# Two of my bikes.



## Jimendel (Dec 23, 2019)

About a '73 Tokyo made Bridgestone. Was really rough, but I liked it. Not original- I replaced a bunch of steel parts with aluminum, but the fenders were OE. 





Always liked the look of English 3-speeds. This is kind of a tribute. It's about an '89 World Sport, found at a swap meet. It was a mint condition garage queen with flat original tires. I put the fenders, saddle and bars on it.


----------



## juvela (Dec 23, 2019)

-----

Thanks very much for sharing these two fine projects!    

Do you have any "as found" images of the Bridgestone you can post?

Happy Holidays  
-----


----------



## bulldog1935 (Dec 23, 2019)

here's my buddy's World Sport custom, using a 2-speed SRAM rear hub


----------



## Jimendel (Dec 23, 2019)

juvela said:


> -----
> 
> Thanks very much for sharing these two fine projects!
> 
> ...




Here's the Bridgestone as found:


----------



## Eric Amlie (Dec 24, 2019)

Quite the granny gear on the as found Bridgestone, or is the chain off the sprocket?


----------



## Jimendel (Dec 24, 2019)

Eric Amlie said:


> Quite the granny gear on the as found Bridgestone, or is the chain off the sprocket?



I think the original five speed freewheel was about 14-28. I replaced it with a 7 speed.


----------



## bulldog1935 (Dec 24, 2019)

'77 Raleigh GP with 52/42T rings came with a 14-34t 5-sp freewheel.

I never worked out a gear-inch chart, but it didn't take me long to replace it with a 14-26t.

but I think he was asking about your tiny chainring - with front and rear, that's well under 20 gear-inches.

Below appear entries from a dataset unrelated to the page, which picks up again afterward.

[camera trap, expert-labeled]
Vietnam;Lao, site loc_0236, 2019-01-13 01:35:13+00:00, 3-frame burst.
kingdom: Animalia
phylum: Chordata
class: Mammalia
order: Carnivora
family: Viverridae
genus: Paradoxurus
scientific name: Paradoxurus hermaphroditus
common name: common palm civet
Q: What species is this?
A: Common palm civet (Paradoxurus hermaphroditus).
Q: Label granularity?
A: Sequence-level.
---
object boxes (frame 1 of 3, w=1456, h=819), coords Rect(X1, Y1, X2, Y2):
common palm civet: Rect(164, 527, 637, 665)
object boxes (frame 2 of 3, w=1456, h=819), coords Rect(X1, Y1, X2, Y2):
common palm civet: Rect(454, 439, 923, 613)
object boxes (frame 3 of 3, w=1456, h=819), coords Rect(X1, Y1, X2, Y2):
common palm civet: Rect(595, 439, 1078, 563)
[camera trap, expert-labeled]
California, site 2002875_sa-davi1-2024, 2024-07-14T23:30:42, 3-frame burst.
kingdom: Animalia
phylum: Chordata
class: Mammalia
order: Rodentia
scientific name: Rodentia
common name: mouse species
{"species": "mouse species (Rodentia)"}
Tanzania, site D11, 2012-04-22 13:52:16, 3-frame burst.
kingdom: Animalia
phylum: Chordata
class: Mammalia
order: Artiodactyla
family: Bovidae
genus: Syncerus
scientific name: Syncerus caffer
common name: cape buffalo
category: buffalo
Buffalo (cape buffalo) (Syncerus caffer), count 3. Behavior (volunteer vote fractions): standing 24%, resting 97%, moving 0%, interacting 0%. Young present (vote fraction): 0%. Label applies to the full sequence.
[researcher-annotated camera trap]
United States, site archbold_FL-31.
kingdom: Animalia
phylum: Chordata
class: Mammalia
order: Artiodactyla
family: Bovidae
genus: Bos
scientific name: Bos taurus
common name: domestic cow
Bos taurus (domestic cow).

Here's 23 gear-inches, with 26T granny ring and 30t big rear cog


----------



## Goldenrod (Dec 25, 2019)

Great cheap rides.  I never got into the mountain bikes.


----------



## non-fixie (Jan 4, 2020)

Jimendel said:


> Here's the Bridgestone as found:
> 
> View attachment 1114030




Really cool touring bike. Looks to be well thought out and very comfortable for long rides. Love the way the front rack follows the shape of the front light.


----------



## bulldog1935 (Jan 5, 2020)

Through the 50s to today, the Japanese are really influenced by the French.
I agree with them to the point my '57 and '74 Raleigh club racers are also built very French.
Here's a current Cycles Grand Bois Type ER (Randonneur) example


----------